- **ЧТО СДЕЛАТЬ**
A – Перечислите все пьесы, которые упомянуты в отрывке о семейном счастье у Чехова и Островского, и укажите автора каждой.
B – Продолжите отрывок о семейном счастье у Чехова и Островского.

Вернуться к Ю.Н. Борисов, А.Г. Головачёва, В.В. Прозоров, Е.И. Стрельцова. А.П. Чехов и А.Н. Островский

А.В. Лексина. Проблема семейного счастья в произведениях Чехова и Островского

Художественный мир произведений Чехова и Островского во многом объединяет проблема взаимоотношений в семье, причём чаще всего подобные взаимоотношения представляются трагически-неизбежными, нежели гармоничными и счастливыми. Особенностью поэтики как Чехова, так и Островского становится стремление к символической образности, выполняющей доминантную телеологическую функцию в создании художественного мира этих авторов.

Особенно явственно это проступает в драмах Островского «Гроза» и «Бесприданница», где проблема семейного счастья становится неразрешимой, задавая тем самым вопрос современности о возможности найти его не только мужчине и женщине, но и родителям и детям. У Чехова такая постановка проблемы находит своё продолжение и даже усугубляется в «Чайке», «Дяде Ване», «Вишнёвом саде» — каждый персонаж транслирует данную проблематику на своём уровне, с помощью тех художественных средств, которые доверил ему автор.

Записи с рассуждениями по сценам
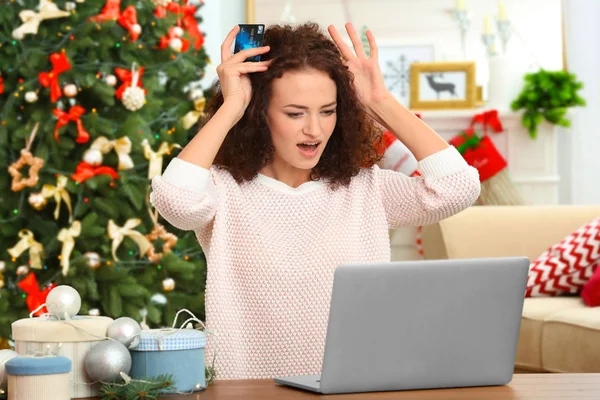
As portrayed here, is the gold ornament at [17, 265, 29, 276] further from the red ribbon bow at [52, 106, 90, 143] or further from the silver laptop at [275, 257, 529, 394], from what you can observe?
the silver laptop at [275, 257, 529, 394]

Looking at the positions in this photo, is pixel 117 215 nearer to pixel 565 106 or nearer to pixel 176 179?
pixel 176 179

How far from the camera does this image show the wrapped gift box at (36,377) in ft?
3.81

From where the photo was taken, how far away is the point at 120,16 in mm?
3775

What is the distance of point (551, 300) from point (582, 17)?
2452mm

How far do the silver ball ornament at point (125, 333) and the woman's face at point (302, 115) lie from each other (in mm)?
604

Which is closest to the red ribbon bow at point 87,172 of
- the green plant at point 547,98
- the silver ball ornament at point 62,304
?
the green plant at point 547,98

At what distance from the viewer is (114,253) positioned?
3.69 meters

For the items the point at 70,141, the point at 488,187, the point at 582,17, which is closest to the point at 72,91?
the point at 70,141

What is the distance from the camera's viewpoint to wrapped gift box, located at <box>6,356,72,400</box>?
3.81 ft

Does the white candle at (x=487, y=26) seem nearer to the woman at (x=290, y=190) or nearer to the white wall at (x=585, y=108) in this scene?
the white wall at (x=585, y=108)

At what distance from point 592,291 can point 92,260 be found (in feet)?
6.11

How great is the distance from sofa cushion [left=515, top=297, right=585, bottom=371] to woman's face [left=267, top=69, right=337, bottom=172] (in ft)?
4.44

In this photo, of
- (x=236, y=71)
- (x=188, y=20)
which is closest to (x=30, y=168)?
(x=188, y=20)

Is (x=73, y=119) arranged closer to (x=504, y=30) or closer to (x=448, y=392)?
(x=504, y=30)
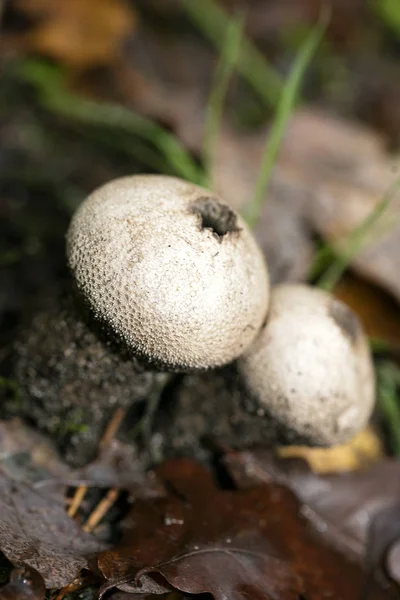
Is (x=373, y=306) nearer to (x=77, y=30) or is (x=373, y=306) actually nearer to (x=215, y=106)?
(x=215, y=106)

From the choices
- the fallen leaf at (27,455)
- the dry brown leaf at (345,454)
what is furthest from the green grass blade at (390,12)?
the fallen leaf at (27,455)

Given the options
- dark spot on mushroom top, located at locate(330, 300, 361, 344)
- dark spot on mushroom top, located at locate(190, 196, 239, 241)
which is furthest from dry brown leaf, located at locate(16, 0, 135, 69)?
dark spot on mushroom top, located at locate(330, 300, 361, 344)

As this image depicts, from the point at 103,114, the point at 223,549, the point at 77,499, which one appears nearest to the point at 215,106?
the point at 103,114

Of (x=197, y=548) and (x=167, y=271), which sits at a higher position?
(x=167, y=271)

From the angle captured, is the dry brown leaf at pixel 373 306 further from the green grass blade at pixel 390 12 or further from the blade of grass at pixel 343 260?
the green grass blade at pixel 390 12

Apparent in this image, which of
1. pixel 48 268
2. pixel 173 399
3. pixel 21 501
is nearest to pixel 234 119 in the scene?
pixel 48 268

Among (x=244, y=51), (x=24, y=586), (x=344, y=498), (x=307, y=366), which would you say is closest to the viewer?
(x=24, y=586)

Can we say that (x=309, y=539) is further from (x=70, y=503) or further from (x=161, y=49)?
(x=161, y=49)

- **ОЖИДАЕМЫЕ ОТВЕТЫ**
A –
«Гроза» (Островский)
«Бесприданница» (Островский)
«Чайка» (Чехов)
«Дядя Ваня» (Чехов)
«Вишнёвый сад» (Чехов)

B –
Такими художественными средствами в поэтике Островского стали, по убеждению А.П. Ауэра, гротеск и символ, вырастающие в поэтической системе автора в некую «устойчивую тенденцию», несмотря на то, что «драматическая форма не даёт такого художественного простора для развития символа, как это происходит в повествовательной прозе». И здесь А.П. Ауэр указывает на ту сферу, где символ находит своё глубинное воплощение: «Поэтому значительная часть поэтики символа в драматургии Островского находится в сфере подтекста, что и создаёт дополнительные трудности при его аналитическом описании»1.

Рассмотрение гротеска и символа в произведениях Островского А.П. Ауэром может стать импульсом для аналитического исследования функционирования этих поэтических категорий в художественном мире Чехова, и, как нам представляется, связующей нитью в данном случае становится проблема семейного счастья.

С точки зрения А.П. Ауэра, гротеск в драматургии Островского может переходить от реалистического к сатирическому, с использованием «приёма «зоологизации» образа»2, а также иногда проявляться в виде романтического гротеска, однако особое место в поэтике Островского занимает психологический гротеск. Наиболее остро проникновение гротеска в художественный мир Островского проявляется в «Грозе», где в звероподобном обществе Кабанихи и её сына бьётся и погибает Катерина, мечтающая о том, как бы улететь из гнетущей атмосферы, царящей в её семье, страдающая оттого, что нет у неё деток. Природное «благолепие» заволжских красот контрастирует с невыносимостью жизни в условиях постоянного психологического давления Кабанихи, равнодушного, отупляющего смирения Тихона, заливающего свою тоску потаённым пьянством. На этом фоне смерть Катерины предстоит как неизбежное условие освобождения. Телеологическую функцию, реализуемую гротеском, усиливает символический ряд «гроза» — «пропасть» — «геенна огненная», предопределяющий финал трагедии — самоубийство Катерины.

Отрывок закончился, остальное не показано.